Le Tribunal Administratif de Rennes a rejeté la requête de Mme A... qui demandait l'exonération gracieuse d'une créance d'ordures ménagères. La requête a été jugée manifestement irrecevable car la requérante n'a pas produit la décision attaquée, ni régularisé sa requête dans le délai imparti, en méconnaissance des articles R. 412-1 et R. 222-1 du code de justice administrative.
Texte intégral
Vu la procédure suivante :
Par une requête, enregistrée le 18 septembre 2025, Mme B... A... demande au tribunal de l'exonérer, à titre gracieux, de la créance concernant les ordures ménagères pour son bien situé à Carhaix.
Vu les autres pièces du dossier.
Vu le code de justice administrative.
Considérant ce qui suit :
Aux termes de l’article R. 222-1 du code de justice administrative : « (…) les présidents de formation de jugement des tribunaux (...) peuvent, par ordonnance : / (…) 4° rejeter les requêtes manifestement irrecevables, lorsque la juridiction n'est pas tenue d'inviter leur auteur à les régulariser ou qu'elles n'ont pas été régularisées à l'expiration du délai imparti par une demande en ce sens (…) ».

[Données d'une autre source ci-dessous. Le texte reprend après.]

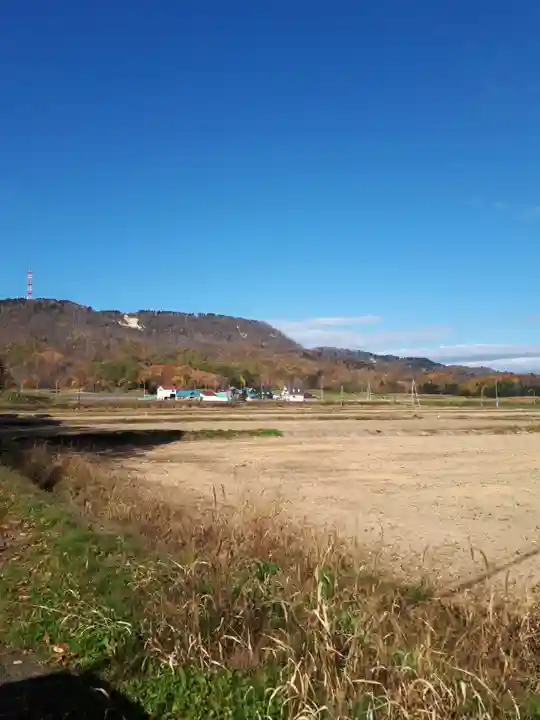 中小屋神社の周辺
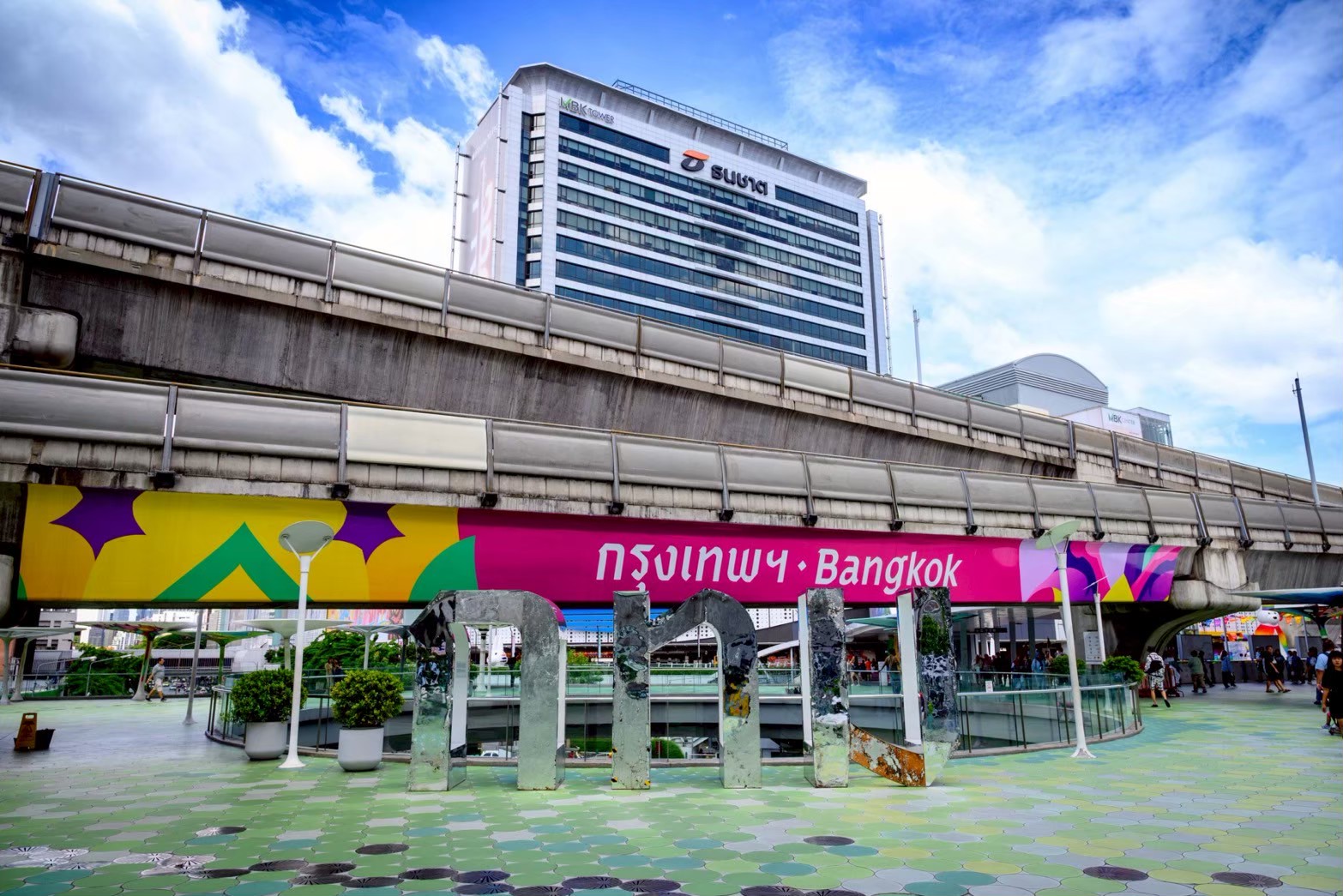 Ferris Wheel Attraction
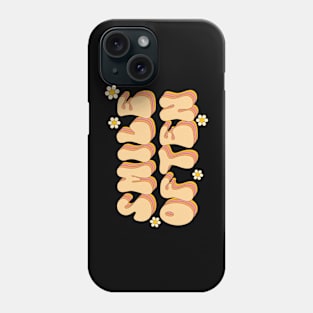 Smile Often Retro Groovy Design Phone Case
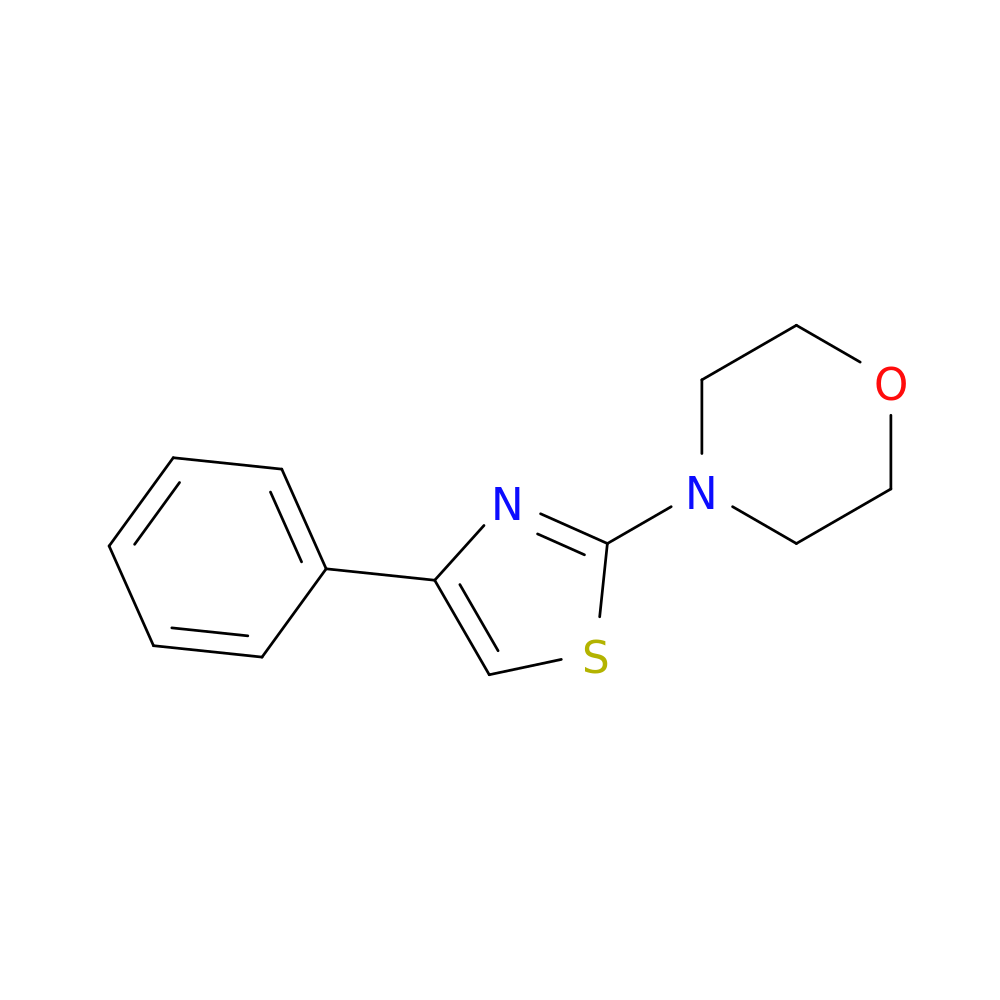4-(4-Phenylthiazol-2-yl)morpholine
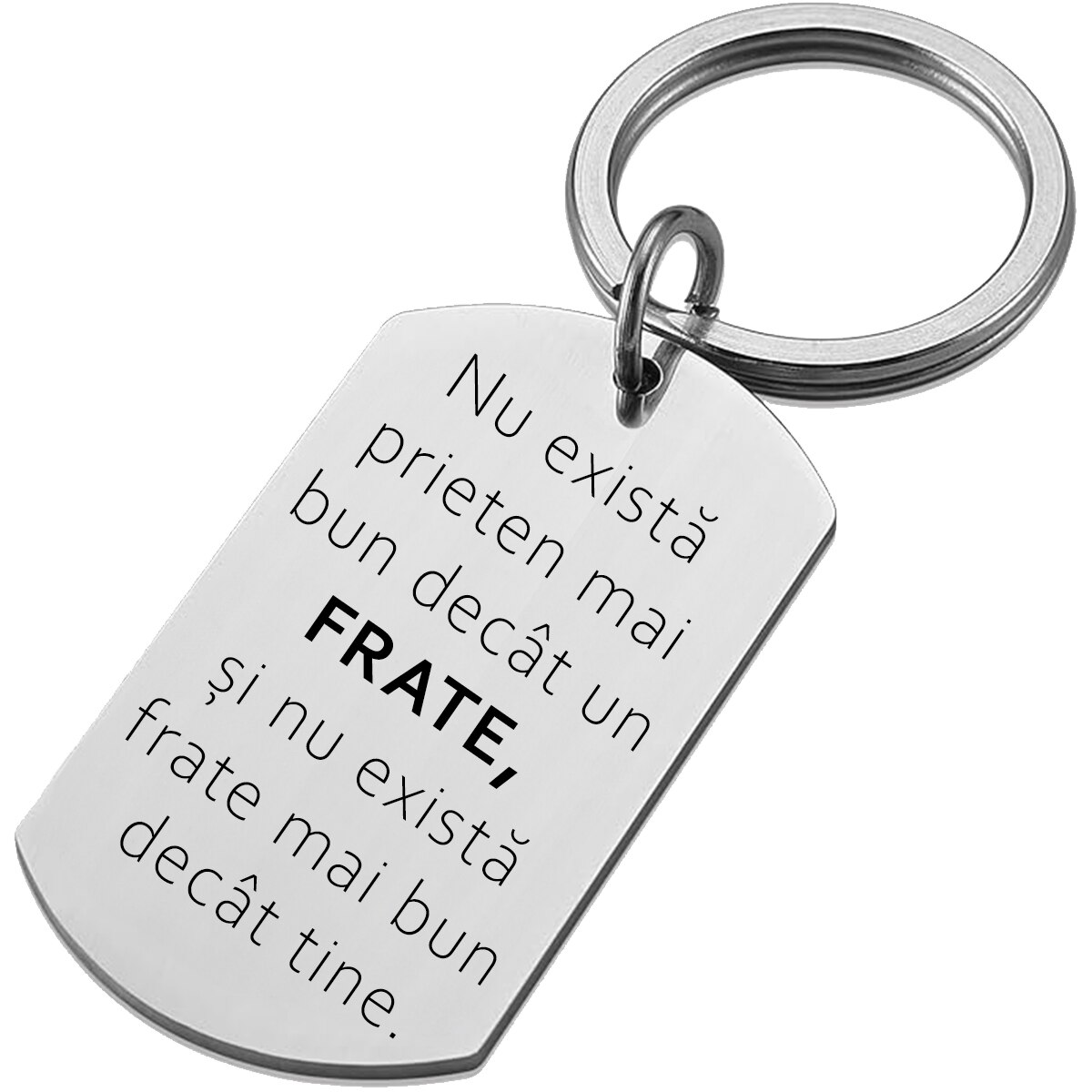 Breloc Otel Inoxidabil Joystos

Aux termes de l’article R. 412-1 du même code : « La requête doit, à peine d'irrecevabilité, être accompagnée, sauf impossibilité justifiée, de l'acte attaqué ou, dans le cas mentionné à l'article R. 421-2, de la pièce justifiant de la date de dépôt de la réclamation. (…) ».

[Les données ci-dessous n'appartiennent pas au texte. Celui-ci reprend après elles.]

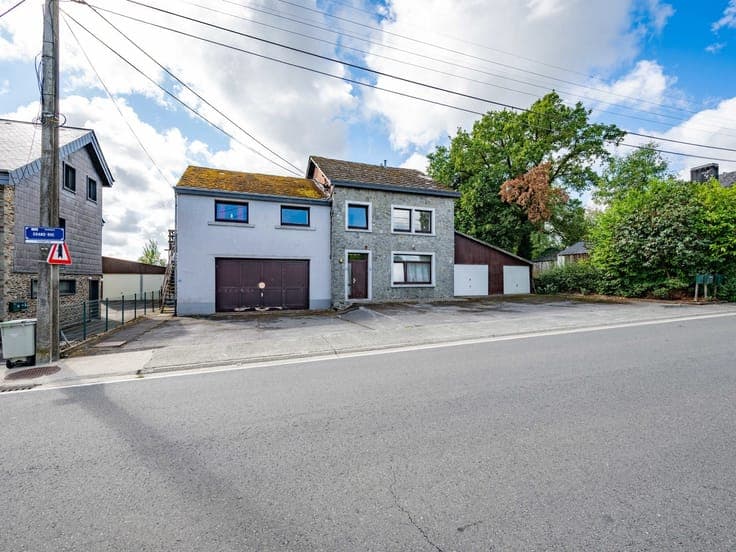 Ensemble immobilier avec potentiel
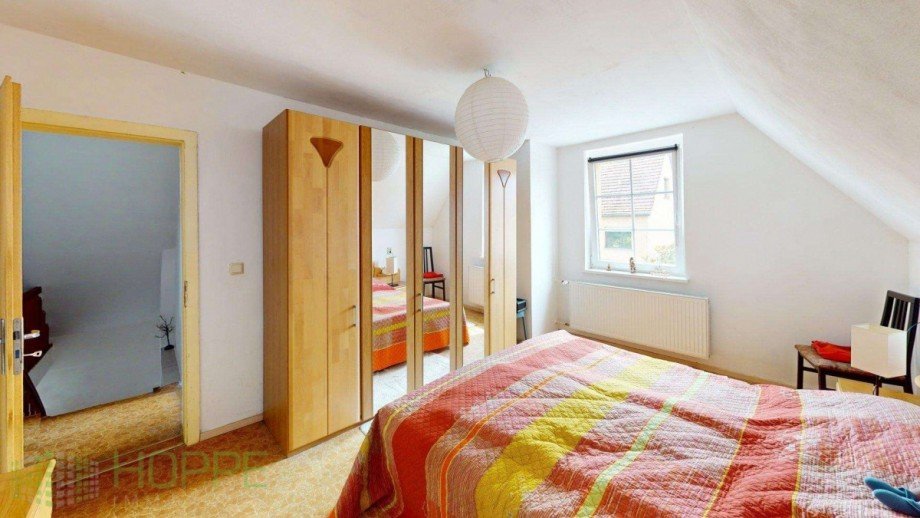 Schlafzimmer 1 Perspektive 2 Einfamilienhaus Dahme/Mark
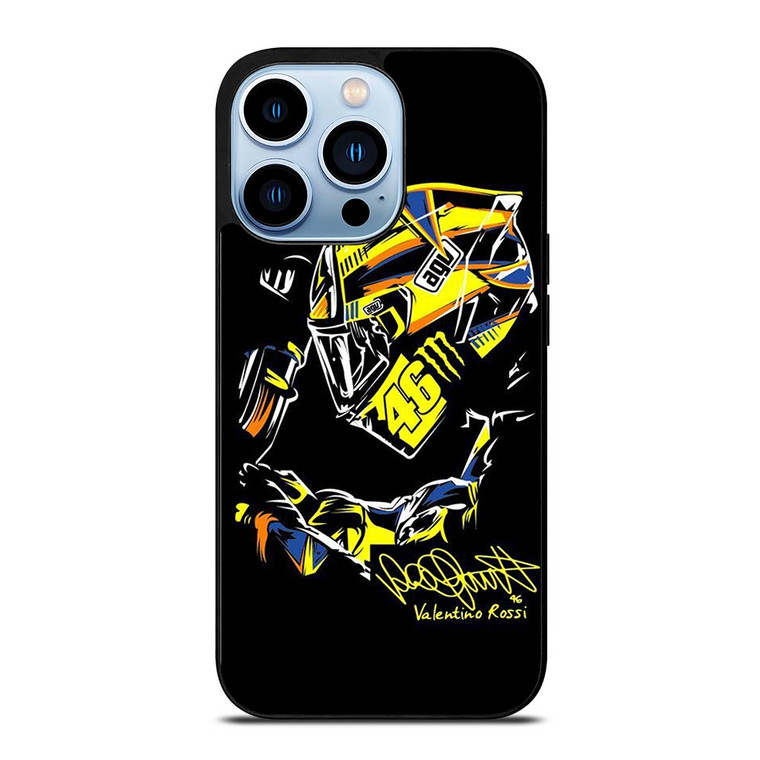 VALENTINO ROSSI 46 SIGNATURE iPhone 13 Pro Max Case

La requérante, dont il n’est pas établi qu’elle conteste une créance dont le contentieux relèverait des juridictions judiciaires, n’a ni produit la décision qu’elle entendait attaquer à l’appui de sa requête ni produit celle-ci dans le délai de quinze jours que le tribunal lui a imparti, par lettre du 19 septembre 2025, notifiée le 25 septembre 2025. Faute d’une telle régularisation, sa requête, qui méconnaît les dispositions citées au point précédent, est manifestement irrecevable et doit, à ce titre, être rejetée sur le fondement des dispositions précitées du 4° de l’article R. 222-1 du code de justice administrative.
O R D O N N E :
Article 1er : La requête de Mme A... est rejetée.
Article 2 : La présente ordonnance sera notifiée à Mme B... A....

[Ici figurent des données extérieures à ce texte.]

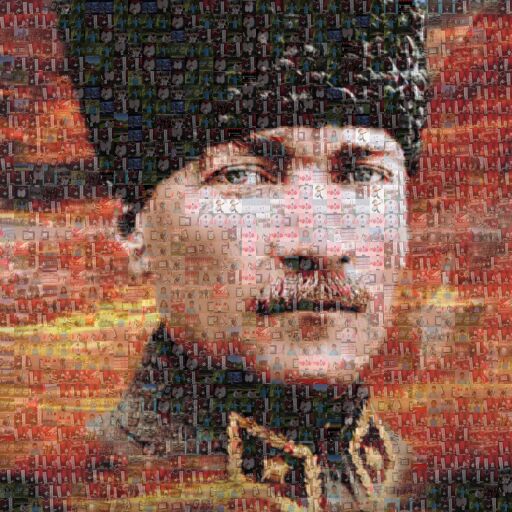 MESERRET İNEL İLKOKULU 1-G SINIFI MOZAİK ÇALIŞMASI by dy2398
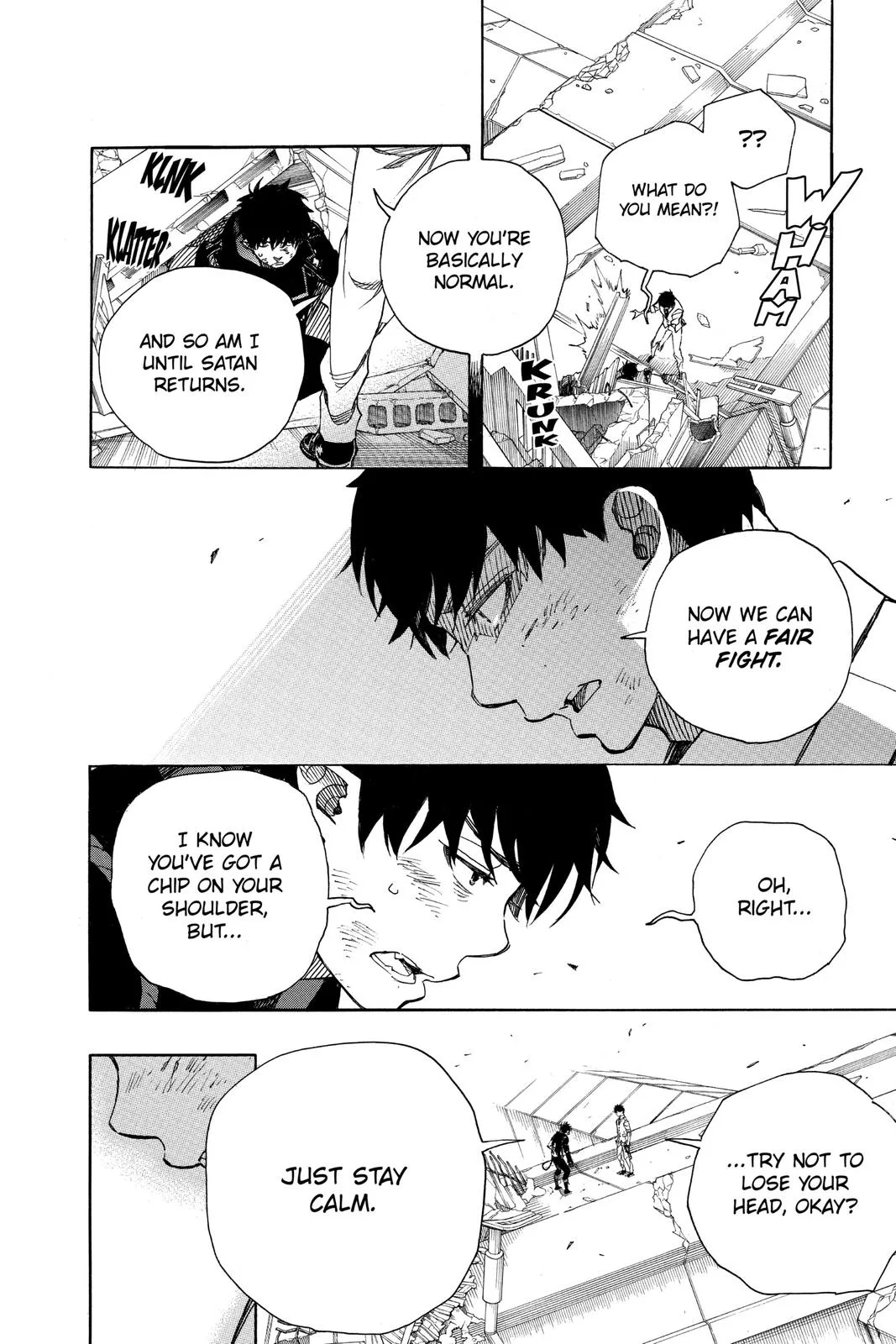 Blue Exorcist, chapter 125, page 48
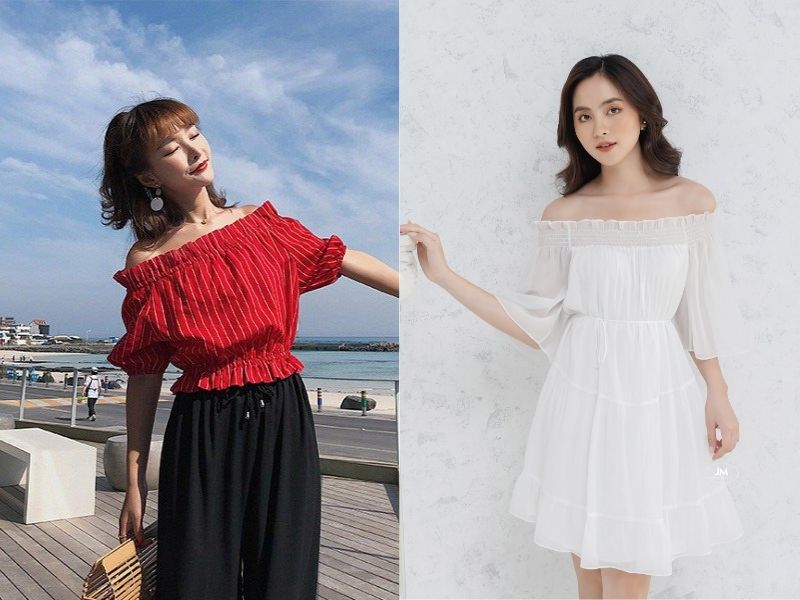 Stijlen van shirts die vrouwen met grote armen 'redden' - Foto 1. Các kiểu áo ‘cứu cánh’ cho nàng bắp tay to - Ảnh 1.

Fait à Rennes, le 24 octobre 2025.
Le président de la 2ème chambre,
signé
T. Jouno
La République mande et ordonne au préfet du Finistère en ce qui le concerne ou à tous commissaires de justice à ce requis en ce qui concerne les voies de droit commun contre les parties privées, de pourvoir à l’exécution de la présente décision.